QOpenGLContext::current()->makeCurrent();
QOpenGLFunctions *funcs = QOpenGLContext::current()->extraFunctions();
funcs->glCopyImageSubData(srcTexture, GL_RGBA8, 0, 0, 0,
                          srcWidth, srcHeight, dstTexture, GL_RGBA8, 0,
                          0, 0, dstWidth, dstHeight);

// ...
  1. #include <QOpenGLContext>#include <QOpenGLFunctions> ヘッダーファイルをインクルードします。これらのヘッダーファイルは、Qt GUI プログラミングにおける OpenGL API 関数へのアクセスを提供します。
  2. GLuint srcTexture, dstTexture; 変数を宣言します。これらの変数は、ソーステクスチャとコピー先テクスチャの OpenGL テクスチャオブジェクト識別子 (ID) を格納するために使用されます。
  3. glGenTextures(2, &srcTexture, &dstTexture); 関数を使用して、2 つの新しい OpenGL テクスチャオブジェクトを作成します。
  4. ソーステクスチャに画像データをロードします。画像データのロード方法は、使用している画像フォーマットと画像読み込みライブラリによって異なります。
  5. glTexImage2D(GL_TEXTURE_2D, 0, GL_RGBA8, dstWidth, dstHeight, 0, GL_RGBA, GL_UNSIGNED_BYTE, nullptr); 関数を使用して、コピー先テクスチャのフォーマットとサイズを設定します。
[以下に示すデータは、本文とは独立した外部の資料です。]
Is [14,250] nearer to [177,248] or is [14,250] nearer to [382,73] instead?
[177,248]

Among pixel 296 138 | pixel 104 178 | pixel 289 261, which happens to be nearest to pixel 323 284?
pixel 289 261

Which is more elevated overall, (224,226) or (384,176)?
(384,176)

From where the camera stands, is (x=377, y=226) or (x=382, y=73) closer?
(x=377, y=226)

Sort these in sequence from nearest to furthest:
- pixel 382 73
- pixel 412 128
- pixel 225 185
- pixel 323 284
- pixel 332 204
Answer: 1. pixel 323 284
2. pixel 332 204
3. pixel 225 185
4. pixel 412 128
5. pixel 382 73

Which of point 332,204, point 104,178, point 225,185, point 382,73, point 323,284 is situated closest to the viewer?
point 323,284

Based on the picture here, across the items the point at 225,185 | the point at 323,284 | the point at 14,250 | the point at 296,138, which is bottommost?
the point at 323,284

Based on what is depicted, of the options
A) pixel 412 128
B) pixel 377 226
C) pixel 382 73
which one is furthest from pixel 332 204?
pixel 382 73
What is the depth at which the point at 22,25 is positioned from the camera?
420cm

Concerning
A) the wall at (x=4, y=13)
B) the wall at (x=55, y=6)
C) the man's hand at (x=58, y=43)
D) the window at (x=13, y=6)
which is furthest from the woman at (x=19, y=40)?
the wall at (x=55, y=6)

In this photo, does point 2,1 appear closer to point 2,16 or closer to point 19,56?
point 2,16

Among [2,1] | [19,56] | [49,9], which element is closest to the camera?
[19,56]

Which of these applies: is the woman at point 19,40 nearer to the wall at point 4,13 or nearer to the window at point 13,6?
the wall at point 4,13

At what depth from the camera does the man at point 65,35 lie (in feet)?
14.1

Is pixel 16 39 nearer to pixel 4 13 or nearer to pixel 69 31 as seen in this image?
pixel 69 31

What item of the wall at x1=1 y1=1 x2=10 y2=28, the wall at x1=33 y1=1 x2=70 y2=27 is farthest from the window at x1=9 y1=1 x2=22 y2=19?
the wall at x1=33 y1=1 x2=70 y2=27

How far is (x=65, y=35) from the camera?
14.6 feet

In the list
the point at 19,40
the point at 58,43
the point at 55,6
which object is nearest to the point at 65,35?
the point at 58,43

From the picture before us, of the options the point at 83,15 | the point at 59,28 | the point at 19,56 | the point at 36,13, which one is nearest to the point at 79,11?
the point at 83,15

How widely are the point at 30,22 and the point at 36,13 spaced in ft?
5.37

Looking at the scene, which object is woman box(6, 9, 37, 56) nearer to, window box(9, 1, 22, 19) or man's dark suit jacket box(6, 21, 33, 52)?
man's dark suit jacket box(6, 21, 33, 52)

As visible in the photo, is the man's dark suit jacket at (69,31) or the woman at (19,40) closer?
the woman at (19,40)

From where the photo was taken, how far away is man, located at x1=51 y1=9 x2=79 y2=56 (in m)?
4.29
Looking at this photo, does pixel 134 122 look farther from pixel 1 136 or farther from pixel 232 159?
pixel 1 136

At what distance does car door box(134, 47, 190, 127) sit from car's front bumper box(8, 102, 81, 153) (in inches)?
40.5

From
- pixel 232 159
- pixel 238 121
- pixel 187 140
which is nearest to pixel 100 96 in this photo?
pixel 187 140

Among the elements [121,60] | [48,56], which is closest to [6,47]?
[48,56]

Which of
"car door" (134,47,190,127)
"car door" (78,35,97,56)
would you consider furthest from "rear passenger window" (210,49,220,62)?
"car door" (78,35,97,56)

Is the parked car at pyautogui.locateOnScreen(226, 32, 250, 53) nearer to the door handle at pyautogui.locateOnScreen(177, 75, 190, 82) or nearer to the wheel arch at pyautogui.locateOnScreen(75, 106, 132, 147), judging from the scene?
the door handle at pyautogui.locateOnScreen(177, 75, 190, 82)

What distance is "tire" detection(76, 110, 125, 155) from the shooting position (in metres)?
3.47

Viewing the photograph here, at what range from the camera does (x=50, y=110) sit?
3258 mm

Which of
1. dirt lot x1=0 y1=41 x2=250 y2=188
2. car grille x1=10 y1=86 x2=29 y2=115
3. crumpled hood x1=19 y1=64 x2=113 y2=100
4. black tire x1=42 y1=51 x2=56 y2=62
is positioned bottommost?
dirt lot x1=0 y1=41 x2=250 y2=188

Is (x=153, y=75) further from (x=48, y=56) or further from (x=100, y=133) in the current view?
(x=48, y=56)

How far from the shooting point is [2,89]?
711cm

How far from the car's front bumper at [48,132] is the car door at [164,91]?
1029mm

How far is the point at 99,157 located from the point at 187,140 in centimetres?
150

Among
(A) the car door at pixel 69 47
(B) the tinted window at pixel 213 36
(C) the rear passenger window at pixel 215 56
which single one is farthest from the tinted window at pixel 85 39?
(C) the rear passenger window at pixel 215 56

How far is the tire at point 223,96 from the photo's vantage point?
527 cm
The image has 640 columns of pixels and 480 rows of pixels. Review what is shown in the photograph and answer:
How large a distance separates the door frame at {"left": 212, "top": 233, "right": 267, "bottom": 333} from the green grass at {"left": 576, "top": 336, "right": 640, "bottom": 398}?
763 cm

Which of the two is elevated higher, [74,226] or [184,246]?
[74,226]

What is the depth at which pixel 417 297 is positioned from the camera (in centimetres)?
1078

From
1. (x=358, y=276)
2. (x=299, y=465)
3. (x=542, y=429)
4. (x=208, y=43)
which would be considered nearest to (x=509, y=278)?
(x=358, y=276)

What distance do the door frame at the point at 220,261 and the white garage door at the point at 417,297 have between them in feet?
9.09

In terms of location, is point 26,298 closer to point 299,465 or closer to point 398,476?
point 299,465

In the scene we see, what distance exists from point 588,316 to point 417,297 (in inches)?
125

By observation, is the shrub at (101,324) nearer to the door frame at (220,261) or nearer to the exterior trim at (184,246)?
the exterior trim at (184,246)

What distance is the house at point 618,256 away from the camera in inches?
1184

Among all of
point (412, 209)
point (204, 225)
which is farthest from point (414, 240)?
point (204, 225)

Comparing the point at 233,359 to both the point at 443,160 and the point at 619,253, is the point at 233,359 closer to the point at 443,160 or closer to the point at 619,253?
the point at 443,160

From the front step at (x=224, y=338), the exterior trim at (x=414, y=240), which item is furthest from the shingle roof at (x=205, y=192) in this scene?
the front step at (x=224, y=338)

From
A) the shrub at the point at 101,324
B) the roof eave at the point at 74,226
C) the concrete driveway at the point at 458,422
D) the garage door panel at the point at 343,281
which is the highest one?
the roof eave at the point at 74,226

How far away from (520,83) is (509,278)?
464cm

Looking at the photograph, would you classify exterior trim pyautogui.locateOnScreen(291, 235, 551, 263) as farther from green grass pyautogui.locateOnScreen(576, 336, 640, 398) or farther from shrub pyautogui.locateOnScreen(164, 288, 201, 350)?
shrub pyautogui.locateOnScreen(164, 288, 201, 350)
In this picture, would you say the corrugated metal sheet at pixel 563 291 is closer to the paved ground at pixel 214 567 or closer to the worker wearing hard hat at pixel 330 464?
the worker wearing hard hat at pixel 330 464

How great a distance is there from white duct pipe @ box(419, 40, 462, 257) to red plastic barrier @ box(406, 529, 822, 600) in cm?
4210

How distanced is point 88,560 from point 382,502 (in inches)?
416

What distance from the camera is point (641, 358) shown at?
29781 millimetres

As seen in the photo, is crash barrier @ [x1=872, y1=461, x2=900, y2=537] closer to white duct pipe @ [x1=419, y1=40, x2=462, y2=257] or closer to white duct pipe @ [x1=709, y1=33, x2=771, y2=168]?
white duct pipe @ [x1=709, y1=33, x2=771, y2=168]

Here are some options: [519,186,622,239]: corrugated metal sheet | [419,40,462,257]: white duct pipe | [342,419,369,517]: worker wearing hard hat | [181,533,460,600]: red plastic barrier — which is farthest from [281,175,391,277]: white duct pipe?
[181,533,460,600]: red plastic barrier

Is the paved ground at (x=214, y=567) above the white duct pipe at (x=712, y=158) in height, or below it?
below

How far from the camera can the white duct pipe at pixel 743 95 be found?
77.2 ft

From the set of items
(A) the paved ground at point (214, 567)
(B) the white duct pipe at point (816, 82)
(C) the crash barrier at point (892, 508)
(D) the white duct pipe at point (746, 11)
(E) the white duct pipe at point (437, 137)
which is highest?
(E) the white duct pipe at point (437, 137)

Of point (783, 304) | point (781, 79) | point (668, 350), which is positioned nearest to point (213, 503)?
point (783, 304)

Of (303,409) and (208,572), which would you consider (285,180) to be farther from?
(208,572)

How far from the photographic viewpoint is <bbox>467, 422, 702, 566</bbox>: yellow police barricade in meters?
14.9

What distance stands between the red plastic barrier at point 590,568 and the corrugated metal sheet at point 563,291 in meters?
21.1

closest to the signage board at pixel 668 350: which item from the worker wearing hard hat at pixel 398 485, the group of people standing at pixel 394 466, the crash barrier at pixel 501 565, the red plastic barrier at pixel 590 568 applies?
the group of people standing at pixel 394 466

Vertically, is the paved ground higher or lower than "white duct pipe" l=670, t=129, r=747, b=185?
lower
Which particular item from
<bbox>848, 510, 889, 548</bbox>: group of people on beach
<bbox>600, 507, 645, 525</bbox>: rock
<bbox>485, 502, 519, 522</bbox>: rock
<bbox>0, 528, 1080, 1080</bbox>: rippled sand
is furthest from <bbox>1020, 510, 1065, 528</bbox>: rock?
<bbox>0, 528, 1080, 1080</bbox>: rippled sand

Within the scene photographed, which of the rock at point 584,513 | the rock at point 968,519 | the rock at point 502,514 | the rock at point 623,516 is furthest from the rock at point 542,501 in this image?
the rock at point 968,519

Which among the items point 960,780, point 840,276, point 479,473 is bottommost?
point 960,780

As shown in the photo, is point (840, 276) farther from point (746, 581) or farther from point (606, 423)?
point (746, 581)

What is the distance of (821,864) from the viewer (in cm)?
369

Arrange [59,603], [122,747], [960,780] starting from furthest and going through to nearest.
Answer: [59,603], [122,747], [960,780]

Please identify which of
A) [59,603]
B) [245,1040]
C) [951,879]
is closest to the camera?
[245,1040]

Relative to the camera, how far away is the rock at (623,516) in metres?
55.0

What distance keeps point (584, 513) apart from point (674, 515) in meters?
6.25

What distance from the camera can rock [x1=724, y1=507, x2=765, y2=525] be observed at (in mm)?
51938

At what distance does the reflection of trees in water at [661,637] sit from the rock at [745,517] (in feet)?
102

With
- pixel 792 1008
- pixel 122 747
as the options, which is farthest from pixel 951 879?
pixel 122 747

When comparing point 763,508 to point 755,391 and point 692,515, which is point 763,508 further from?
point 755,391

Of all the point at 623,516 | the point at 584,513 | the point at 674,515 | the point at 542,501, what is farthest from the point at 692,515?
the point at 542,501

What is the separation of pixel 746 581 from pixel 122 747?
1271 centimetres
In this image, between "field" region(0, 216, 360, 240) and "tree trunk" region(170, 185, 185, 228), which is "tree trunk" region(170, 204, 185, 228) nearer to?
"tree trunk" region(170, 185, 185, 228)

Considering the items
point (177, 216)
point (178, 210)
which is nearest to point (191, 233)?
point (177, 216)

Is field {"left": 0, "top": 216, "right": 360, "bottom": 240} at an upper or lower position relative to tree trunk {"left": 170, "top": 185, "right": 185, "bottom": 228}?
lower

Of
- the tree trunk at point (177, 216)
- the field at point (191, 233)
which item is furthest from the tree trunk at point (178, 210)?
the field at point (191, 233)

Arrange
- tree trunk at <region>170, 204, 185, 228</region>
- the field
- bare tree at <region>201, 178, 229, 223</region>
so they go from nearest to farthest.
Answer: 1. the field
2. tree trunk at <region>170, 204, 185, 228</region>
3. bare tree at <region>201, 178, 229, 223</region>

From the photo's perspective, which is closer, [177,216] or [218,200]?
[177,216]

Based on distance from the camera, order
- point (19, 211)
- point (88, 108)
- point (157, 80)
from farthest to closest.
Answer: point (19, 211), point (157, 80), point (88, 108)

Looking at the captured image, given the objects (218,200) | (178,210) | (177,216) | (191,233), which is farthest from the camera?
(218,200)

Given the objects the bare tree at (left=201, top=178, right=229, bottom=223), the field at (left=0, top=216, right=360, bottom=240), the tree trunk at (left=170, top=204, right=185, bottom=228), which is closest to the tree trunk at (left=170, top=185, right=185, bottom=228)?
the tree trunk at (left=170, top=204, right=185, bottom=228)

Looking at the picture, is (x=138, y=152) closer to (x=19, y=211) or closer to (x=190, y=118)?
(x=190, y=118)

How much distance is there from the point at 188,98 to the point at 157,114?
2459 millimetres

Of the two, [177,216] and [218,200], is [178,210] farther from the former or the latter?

この例では、フォーマットは GL_RGBA8 (8 ビットの RGBA データ) で、サイズは dstWidth x dstHeight ピクセルです。
  6. QOpenGLContext::current()->makeCurrent(); 関数を使用して、現在の OpenGL コンテキストをアクティブにします。
  7. QOpenGLFunctions *funcs = QOpenGLContext::current()->extraFunctions(); 関数を使用して、現在の OpenGL コンテキストに関連付けられた OpenGL 関数ポインタを取得します。
  8. funcs->glCopyImageSubData(srcTexture, GL_RGBA8, 0, 0, 0, srcWidth, srcHeight, dstTexture, GL_RGBA8, 0, 0, 0, dstWidth, dstHeight); 関数を使用して、ソーステクスチャ画像の一部をコピー先テクスチャにコピーします。この例では、ソース画像の左下隅から srcWidth x srcHeight ピクセルの領域が、コピー先画像の左下隅にコピーされます。


代替方法

  • フレームバッファオブジェクト (FBO) を使用した方法

    この方法は、より複雑ですが、より柔軟性とパフォーマンスを提供します。

    // FBO とレンダバッファを作成します。
    GLuint fbo, colorBuffer;
    glGenFramebuffers(1, &fbo);
    glGenRenderbuffers(1, &colorBuffer);
    
    // FBO をバインドします。
    glBindFramebuffer(GL_FRAMEBUFFER, fbo);
    
    // カラーバッファを FBO にアタッチします。
    glFramebufferRenderbuffer(GL_FRAMEBUFFER, GL_COLOR_ATTACHMENT0,
                             GL_RENDERBUFFER, colorBuffer);
    
    // ソーステクスチャを FBO に描画します。
    glDrawBuffer(GL_COLOR_ATTACHMENT0);
    ... // ソーステクスチャを描画するコード
    
    // コピー先テクスチャに FBO から読み取ります。
    glReadPixels(0, 0, dstWidth, dstHeight, GL_RGBA, GL_UNSIGNED_BYTE, pixels);
    
    // FBO をアンバインドします。
    glBindFramebuffer(GL_FRAMEBUFFER, 0);
    
    // コピー先テクスチャに画像データを書き込みます。
    glTexSubImage2D(GL_TEXTURE_2D, 0, 0, 0, dstWidth, dstHeight, GL_RGBA,
                   GL_UNSIGNED_BYTE, pixels);
    
    delete[] pixels;
    
  • glReadPixels() と glTexSubImage2D() 関数

    この方法は、古いバージョンの OpenGL で使用できますが、glCopyImageSubData() 関数よりも非効率的です。

    // ソーステクスチャから画像データを読み取ります。
    GLint width, height;
    glGetTexLevelParameteriv(GL_TEXTURE_2D, 0, GL_TEXTURE_WIDTH, &width);
    glGetTexLevelParameteriv(GL_TEXTURE_2D, 0, GL_TEXTURE_HEIGHT, &height);
    GLubyte *pixels = new GLubyte[width * height * 4];
    glReadPixels(0, 0, width, height, GL_RGBA, GL_UNSIGNED_BYTE, pixels);
    
    // コピー先テクスチャに画像データを書き込みます。
    glTexSubImage2D(GL_TEXTURE_2D, 0, 0, 0, width, height, GL_RGBA,
                   GL_UNSIGNED_BYTE, pixels);
    
    delete[] pixels;
    

それぞれの方法の比較

方法利点欠点
glCopyImageSubData()効率的、シンプルOpenGL 4.3 以降でのみ使用可能
glReadPixels()glTexSubImage2D()古いバージョンの OpenGL で使用可能非効率的
FBO を使用した方法柔軟性とパフォーマンスが高い複雑

最適な方法は、ニーズと使用している OpenGL のバージョンによって異なります。

  • より柔軟性とパフォーマンスが必要な場合は、FBO を使用した方法を検討してください。
  • 古いバージョンの OpenGL を使用している場合は、glReadPixels()glTexSubImage2D() 関数を使用する必要があります。
  • 最新の OpenGL バージョンを使用している場合は、glCopyImageSubData() 関数が最良の選択肢です。